Isomorphic Coxeter Groups

Question

Is it true that two Coxeter groups having the same Coxeter matrix (equivalently, the same Coxeter graph) isomorphic? Because otherwise, the definition of a Coxeter group from its Coxeter matrix does not make sense to me. If so, what is the proof? Actually, it will be of great help, if I understand why the Coxeter group A(n-1) is isomorphic to the symmetric group S(n).

Answer 1

Indeed, Coxeter groups having the same Coxeter matrix are isomorphic. When we specify a Coxeter matrix, we are specifying relations on the generators of the group. The group is completely determined by these relations. Say the two Coxeter systems are $(W,S)$ and $(W',S')$ and the Coxeter matrix is $$(m_{ij})$$ where $m_{ii}=1$, $m_{ij}=m_{ji}$, and $m_{ij}\in ([2,\infty)\cap\mathbb{N})\cup\{\infty\}$ if $i\neq j$. The generating set can be indexed by any set, say $I$, and since the groups have the same matrix this means they can be indexed by the same set, yielding the same Coxeter matrix via that indexing. Then we are saying that for each $i,j\in I$, where $s_i,s_j\in S$ and $s_i',s_j'\in S'$ we have $$(s_is_j)^{m_{ij}}=1$$ and $$(s_i's_j')^{m_{ij}}=1$$ provided $m_{ij}<\infty$ (and if $m_{ij}=\infty$ then $s_is_j$, $s_i's_j'$ are of infinite order). These are the only relations in the two groups, as $W$ is the quotient of the free group on $S$ by these relations and $W'$ is the quotient of the free group on $S'$ by these relations. Thus there is a homomorphism $W\to W'$ given by the unique extension of the map $S\to S'$ such that $s_i\mapsto s_i'$. Since the homomorphism maps a generating set onto a generating set, it is surjective, and it is injective because any product of generators in $W'$ that yields the identity also yielded the identity in $W$ due to the fact that the relations are identical.

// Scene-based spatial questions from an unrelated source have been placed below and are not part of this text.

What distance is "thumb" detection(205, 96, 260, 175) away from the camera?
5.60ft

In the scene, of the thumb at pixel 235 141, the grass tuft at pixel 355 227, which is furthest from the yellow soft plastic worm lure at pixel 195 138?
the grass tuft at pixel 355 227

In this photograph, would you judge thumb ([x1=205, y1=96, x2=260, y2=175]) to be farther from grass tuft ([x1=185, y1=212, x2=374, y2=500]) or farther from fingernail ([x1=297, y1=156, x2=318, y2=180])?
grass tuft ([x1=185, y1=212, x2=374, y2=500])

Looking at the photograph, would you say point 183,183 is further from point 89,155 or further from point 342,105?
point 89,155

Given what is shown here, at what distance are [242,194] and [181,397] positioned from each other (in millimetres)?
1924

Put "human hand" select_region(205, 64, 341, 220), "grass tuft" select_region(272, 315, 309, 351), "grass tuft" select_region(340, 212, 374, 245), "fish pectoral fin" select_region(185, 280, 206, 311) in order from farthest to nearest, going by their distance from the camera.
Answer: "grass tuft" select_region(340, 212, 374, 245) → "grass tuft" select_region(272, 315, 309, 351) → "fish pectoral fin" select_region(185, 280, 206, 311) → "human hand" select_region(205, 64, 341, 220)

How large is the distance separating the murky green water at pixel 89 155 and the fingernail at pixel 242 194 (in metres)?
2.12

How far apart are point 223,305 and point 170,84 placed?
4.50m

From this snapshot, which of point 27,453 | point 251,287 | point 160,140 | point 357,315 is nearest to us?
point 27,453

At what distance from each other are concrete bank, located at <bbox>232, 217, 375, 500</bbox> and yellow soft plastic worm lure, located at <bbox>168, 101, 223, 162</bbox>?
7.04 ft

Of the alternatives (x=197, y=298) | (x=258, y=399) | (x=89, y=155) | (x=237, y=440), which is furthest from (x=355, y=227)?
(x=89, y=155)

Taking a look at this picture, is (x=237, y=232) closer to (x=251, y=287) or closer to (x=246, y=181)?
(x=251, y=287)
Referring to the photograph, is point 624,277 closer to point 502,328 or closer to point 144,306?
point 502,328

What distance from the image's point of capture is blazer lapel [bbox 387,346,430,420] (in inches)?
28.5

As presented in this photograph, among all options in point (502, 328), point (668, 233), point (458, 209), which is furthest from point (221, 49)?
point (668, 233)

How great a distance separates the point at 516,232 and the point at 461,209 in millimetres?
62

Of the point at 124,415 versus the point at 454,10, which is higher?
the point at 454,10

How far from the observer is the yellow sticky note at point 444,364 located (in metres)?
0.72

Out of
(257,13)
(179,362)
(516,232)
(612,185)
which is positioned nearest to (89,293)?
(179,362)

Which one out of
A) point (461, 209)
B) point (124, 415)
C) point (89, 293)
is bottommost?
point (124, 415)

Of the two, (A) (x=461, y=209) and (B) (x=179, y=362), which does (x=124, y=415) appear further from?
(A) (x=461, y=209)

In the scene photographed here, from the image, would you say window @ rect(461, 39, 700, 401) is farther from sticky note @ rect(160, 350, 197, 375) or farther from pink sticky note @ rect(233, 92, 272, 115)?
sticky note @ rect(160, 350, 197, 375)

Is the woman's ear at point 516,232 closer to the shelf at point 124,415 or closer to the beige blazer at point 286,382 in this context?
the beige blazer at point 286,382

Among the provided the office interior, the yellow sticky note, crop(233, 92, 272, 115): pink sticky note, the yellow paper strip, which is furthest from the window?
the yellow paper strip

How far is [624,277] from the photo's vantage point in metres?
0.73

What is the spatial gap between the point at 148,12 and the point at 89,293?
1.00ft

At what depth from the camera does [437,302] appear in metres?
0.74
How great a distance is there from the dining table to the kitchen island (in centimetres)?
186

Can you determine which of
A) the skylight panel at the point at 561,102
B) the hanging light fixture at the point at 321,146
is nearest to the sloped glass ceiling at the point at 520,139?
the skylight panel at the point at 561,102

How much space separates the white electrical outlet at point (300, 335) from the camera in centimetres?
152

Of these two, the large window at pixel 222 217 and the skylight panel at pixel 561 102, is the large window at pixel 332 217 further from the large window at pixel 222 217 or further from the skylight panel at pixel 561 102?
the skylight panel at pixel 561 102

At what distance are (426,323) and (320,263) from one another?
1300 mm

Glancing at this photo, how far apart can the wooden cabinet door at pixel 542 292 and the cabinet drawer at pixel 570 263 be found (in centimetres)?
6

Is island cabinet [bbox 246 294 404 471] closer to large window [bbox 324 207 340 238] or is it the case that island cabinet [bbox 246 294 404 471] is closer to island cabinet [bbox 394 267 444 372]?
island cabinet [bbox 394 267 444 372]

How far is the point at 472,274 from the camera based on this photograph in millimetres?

For a slightly more precise proof of the latter statement, denote by $F(X)$ the free group on a set $X$. There is an isomorphism $F(S)\to F(S')$ given by extending the map $s_i\mapsto s_{i}'$ simply by the definition of a free group. The kernel of the quotient map $F(S)\to W$ is $K=\langle (s_is_j)^{m_{ij}}\rangle$ and the kernel of $F(S')\mapsto W'$ is $K'=\langle (s_i's_j')^{m_{ij}}\rangle$. The isomorphism $F(S)\to F(S')$ maps $K\to K'$ bijectively. If $s_{i_1}'s_{i_2}'\cdots s_{i_k}'=1\in W$, then $s_{i_1}'s_{i_2}'\cdots s_{i_k}'\in K'$, hence $s_{i_1}s_{i_2}\cdots s_{i_k}\in K$, so $s_{i_1}s_{i_2}\cdots s_{i_k}=1\in W$. Thus the homomorphism $W\to W'$ has trivial kernel.